To be done:
Transcribe all of the records precisely as they are presented.

Information given:
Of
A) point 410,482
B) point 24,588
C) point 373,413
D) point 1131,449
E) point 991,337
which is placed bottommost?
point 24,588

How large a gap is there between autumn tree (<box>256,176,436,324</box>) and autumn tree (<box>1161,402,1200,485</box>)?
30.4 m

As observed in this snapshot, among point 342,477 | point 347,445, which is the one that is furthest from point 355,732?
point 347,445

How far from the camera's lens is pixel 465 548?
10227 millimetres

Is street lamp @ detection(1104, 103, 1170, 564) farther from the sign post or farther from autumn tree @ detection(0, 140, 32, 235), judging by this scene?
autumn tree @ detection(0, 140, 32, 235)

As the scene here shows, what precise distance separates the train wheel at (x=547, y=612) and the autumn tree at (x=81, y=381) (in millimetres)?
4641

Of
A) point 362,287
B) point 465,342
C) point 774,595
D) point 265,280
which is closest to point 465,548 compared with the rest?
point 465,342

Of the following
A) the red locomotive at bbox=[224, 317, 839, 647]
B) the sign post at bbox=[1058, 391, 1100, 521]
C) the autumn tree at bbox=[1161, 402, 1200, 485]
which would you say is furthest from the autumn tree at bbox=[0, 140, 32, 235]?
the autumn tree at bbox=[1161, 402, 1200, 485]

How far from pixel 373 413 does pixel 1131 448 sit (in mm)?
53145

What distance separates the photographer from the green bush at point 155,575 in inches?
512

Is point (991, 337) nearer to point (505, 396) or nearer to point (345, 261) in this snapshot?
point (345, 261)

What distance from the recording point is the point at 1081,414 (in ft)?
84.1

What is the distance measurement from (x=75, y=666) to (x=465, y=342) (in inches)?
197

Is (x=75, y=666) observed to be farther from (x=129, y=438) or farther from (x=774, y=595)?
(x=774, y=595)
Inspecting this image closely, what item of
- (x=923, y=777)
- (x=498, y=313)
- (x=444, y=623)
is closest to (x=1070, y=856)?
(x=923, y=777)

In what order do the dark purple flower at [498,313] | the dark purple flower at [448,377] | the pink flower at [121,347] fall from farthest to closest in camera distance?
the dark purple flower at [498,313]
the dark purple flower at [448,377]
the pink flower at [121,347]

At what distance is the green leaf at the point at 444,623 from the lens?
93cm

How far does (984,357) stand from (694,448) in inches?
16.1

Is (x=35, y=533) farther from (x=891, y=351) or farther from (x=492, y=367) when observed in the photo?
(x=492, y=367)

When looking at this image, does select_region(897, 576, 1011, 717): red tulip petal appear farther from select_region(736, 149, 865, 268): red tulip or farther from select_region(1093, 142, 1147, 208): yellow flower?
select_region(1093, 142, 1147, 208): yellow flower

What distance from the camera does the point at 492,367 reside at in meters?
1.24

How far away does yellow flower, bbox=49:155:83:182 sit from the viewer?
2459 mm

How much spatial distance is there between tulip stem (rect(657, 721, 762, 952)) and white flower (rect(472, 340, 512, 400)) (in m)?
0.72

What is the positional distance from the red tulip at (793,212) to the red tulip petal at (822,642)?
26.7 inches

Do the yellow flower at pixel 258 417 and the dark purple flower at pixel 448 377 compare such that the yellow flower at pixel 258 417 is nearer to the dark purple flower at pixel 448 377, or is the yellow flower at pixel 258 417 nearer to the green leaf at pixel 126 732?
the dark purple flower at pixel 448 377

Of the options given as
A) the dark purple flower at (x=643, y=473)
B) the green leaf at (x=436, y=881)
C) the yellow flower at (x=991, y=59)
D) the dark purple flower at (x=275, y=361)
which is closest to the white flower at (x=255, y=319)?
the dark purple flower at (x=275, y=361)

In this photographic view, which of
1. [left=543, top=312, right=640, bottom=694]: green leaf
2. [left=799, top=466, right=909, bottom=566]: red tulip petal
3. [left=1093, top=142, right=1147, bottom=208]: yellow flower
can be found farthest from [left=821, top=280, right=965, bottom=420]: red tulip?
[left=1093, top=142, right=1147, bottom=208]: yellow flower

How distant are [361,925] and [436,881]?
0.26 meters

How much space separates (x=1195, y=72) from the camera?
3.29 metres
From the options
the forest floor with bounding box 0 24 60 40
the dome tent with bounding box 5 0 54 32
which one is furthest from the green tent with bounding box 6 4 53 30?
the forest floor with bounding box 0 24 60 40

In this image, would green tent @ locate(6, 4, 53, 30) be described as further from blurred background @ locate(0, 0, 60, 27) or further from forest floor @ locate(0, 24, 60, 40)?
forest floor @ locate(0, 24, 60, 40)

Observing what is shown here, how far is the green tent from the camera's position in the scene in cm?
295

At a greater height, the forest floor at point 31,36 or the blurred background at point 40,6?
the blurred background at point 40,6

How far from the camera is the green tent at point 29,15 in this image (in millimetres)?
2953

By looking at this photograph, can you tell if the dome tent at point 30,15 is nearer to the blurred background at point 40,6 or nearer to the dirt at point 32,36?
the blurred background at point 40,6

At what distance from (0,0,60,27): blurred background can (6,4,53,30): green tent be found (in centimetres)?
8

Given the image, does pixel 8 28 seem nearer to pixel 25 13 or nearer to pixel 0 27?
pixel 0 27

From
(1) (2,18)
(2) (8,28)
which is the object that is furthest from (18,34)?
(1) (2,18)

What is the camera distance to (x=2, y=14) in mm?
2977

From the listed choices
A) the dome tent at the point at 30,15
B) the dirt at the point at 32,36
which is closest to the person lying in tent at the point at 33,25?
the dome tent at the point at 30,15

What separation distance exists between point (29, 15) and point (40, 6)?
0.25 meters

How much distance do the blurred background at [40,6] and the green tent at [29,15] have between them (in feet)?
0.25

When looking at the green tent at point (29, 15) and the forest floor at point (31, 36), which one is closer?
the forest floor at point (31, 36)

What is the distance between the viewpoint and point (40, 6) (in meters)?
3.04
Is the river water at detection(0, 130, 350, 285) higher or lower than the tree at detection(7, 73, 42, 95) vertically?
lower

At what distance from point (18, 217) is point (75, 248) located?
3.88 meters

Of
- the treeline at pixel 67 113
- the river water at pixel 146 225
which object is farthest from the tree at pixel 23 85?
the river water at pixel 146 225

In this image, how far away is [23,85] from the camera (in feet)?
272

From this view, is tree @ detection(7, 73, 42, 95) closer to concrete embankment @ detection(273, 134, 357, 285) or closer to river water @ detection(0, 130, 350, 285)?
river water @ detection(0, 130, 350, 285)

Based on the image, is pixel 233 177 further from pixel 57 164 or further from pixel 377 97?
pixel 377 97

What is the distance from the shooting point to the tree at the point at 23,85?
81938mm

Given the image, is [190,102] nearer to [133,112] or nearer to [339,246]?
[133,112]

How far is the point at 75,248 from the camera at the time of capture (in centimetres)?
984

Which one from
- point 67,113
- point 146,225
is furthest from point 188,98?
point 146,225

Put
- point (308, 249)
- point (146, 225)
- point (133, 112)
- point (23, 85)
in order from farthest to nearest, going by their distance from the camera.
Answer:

Full response:
Of
A) point 410,482
B) point 24,588
C) point 373,413
D) point 1131,449
E) point 991,337
which is placed bottommost?
point 24,588

How large a gap is there between autumn tree (<box>256,176,436,324</box>) and autumn tree (<box>1161,402,1200,485</box>)?
30.4 m

As observed in this snapshot, among point 342,477 | point 347,445, which is the one that is furthest from point 355,732?
point 347,445

How far from the camera's lens is pixel 465 548?
10227 millimetres

Is street lamp @ detection(1104, 103, 1170, 564) farther from the sign post or farther from autumn tree @ detection(0, 140, 32, 235), judging by this scene?
autumn tree @ detection(0, 140, 32, 235)

As the scene here shows, what precise distance separates the train wheel at (x=547, y=612) and the autumn tree at (x=81, y=381) (in millimetres)?
4641

Of
A) point 362,287
B) point 465,342
C) point 774,595
D) point 265,280
which is closest to point 465,548 compared with the rest?
point 465,342

Of the following
A) the red locomotive at bbox=[224, 317, 839, 647]
B) the sign post at bbox=[1058, 391, 1100, 521]
C) the autumn tree at bbox=[1161, 402, 1200, 485]
which would you say is furthest from the autumn tree at bbox=[0, 140, 32, 235]?
the autumn tree at bbox=[1161, 402, 1200, 485]

How far from pixel 373 413 does pixel 1131 448 sit (in mm)?
53145

What distance separates the photographer from the green bush at point 155,575 in inches?
512

Is point (991, 337) nearer to point (505, 396) or nearer to point (345, 261) in this snapshot?
point (345, 261)

What distance from the recording point is the point at 1081,414 (in ft)?
84.1

What is the distance measurement from (x=75, y=666) to (x=465, y=342) (in inches)?
197

Is (x=75, y=666) observed to be farther from (x=129, y=438) or farther from (x=774, y=595)?
(x=774, y=595)
Inspecting this image closely, what item of
- (x=923, y=777)
- (x=498, y=313)
- (x=444, y=623)
is closest to (x=1070, y=856)?
(x=923, y=777)

In what order do the dark purple flower at [498,313] | the dark purple flower at [448,377] | the pink flower at [121,347] fall from farthest to closest in camera distance?
the dark purple flower at [498,313]
the dark purple flower at [448,377]
the pink flower at [121,347]

At what distance is the green leaf at the point at 444,623 from the lens?
93cm

How far does (984,357) stand from (694,448) in inches?
16.1

Is (x=35, y=533) farther from (x=891, y=351) or farther from (x=492, y=367) when observed in the photo?
(x=492, y=367)

When looking at this image, does select_region(897, 576, 1011, 717): red tulip petal appear farther from select_region(736, 149, 865, 268): red tulip or farther from select_region(1093, 142, 1147, 208): yellow flower?
select_region(1093, 142, 1147, 208): yellow flower

What distance from the camera does the point at 492,367 reside at in meters?
1.24

How far away does yellow flower, bbox=49:155:83:182 sit from the viewer?
2459 mm

How much spatial distance is there between tulip stem (rect(657, 721, 762, 952)) and white flower (rect(472, 340, 512, 400)) (in m)?
0.72

What is the positional distance from the red tulip at (793,212) to the red tulip petal at (822,642)?
26.7 inches

Do the yellow flower at pixel 258 417 and the dark purple flower at pixel 448 377 compare such that the yellow flower at pixel 258 417 is nearer to the dark purple flower at pixel 448 377, or is the yellow flower at pixel 258 417 nearer to the green leaf at pixel 126 732?
the dark purple flower at pixel 448 377

Of the options given as
A) the dark purple flower at (x=643, y=473)
B) the green leaf at (x=436, y=881)
C) the yellow flower at (x=991, y=59)
D) the dark purple flower at (x=275, y=361)
which is closest to the white flower at (x=255, y=319)?
the dark purple flower at (x=275, y=361)

In this photographic view, which of
1. [left=543, top=312, right=640, bottom=694]: green leaf
2. [left=799, top=466, right=909, bottom=566]: red tulip petal
3. [left=1093, top=142, right=1147, bottom=208]: yellow flower
can be found farthest from [left=821, top=280, right=965, bottom=420]: red tulip?
[left=1093, top=142, right=1147, bottom=208]: yellow flower

How distant are [361,925] and [436,881]?
0.26 meters

How much space separates (x=1195, y=72) from the camera?
3.29 metres
From the options
the forest floor with bounding box 0 24 60 40
the dome tent with bounding box 5 0 54 32
which one is furthest from the green tent with bounding box 6 4 53 30?
the forest floor with bounding box 0 24 60 40

In this image, would green tent @ locate(6, 4, 53, 30) be described as further from blurred background @ locate(0, 0, 60, 27) or further from forest floor @ locate(0, 24, 60, 40)?
forest floor @ locate(0, 24, 60, 40)

Observing what is shown here, how far is the green tent from the camera's position in the scene in cm?
295

At a greater height, the forest floor at point 31,36 or the blurred background at point 40,6?
the blurred background at point 40,6

How far from the camera is the green tent at point 29,15 in this image (in millimetres)?
2953

By looking at this photograph, can you tell if the dome tent at point 30,15 is nearer to the blurred background at point 40,6 or nearer to the dirt at point 32,36?
the blurred background at point 40,6

At what distance from (0,0,60,27): blurred background can (6,4,53,30): green tent be found (in centimetres)?
8

Given the image, does pixel 8 28 seem nearer to pixel 25 13 or nearer to pixel 0 27?
pixel 0 27

From
(1) (2,18)
(2) (8,28)
which is the object that is furthest from (18,34)?
(1) (2,18)

What is the camera distance to (x=2, y=14) in mm?
2977

From the listed choices
A) the dome tent at the point at 30,15
B) the dirt at the point at 32,36
which is closest to the person lying in tent at the point at 33,25?
the dome tent at the point at 30,15

What separation distance exists between point (29, 15) and point (40, 6)?
0.25 meters

How much distance do the blurred background at [40,6] and the green tent at [29,15] have between them (in feet)?
0.25

When looking at the green tent at point (29, 15) and the forest floor at point (31, 36), which one is closer?
the forest floor at point (31, 36)

What is the distance between the viewpoint and point (40, 6) (in meters)?
3.04
Is the river water at detection(0, 130, 350, 285) higher or lower than the tree at detection(7, 73, 42, 95) vertically?
lower

At what distance from point (18, 217) is point (75, 248) located?
3.88 meters

Of
- the treeline at pixel 67 113
- the river water at pixel 146 225
which object is farthest from the tree at pixel 23 85?
the river water at pixel 146 225

In this image, how far away is [23,85] from the camera (in feet)?
272

From this view, is tree @ detection(7, 73, 42, 95) closer to concrete embankment @ detection(273, 134, 357, 285) or closer to river water @ detection(0, 130, 350, 285)?
river water @ detection(0, 130, 350, 285)

Based on the image, is pixel 233 177 further from pixel 57 164 or further from pixel 377 97?
pixel 377 97

What is the distance from the shooting point to the tree at the point at 23,85?
81938mm

Given the image, is [190,102] nearer to [133,112] or nearer to [339,246]?
[133,112]

How far is the point at 75,248 from the camera at the time of capture (in centimetres)?
984

Which one from
- point 67,113
- point 146,225
is furthest from point 188,98?
point 146,225

Put
- point (308, 249)
- point (146, 225)
- point (133, 112)
- point (23, 85)
in order from farthest to nearest, going by their distance from the camera.
Answer:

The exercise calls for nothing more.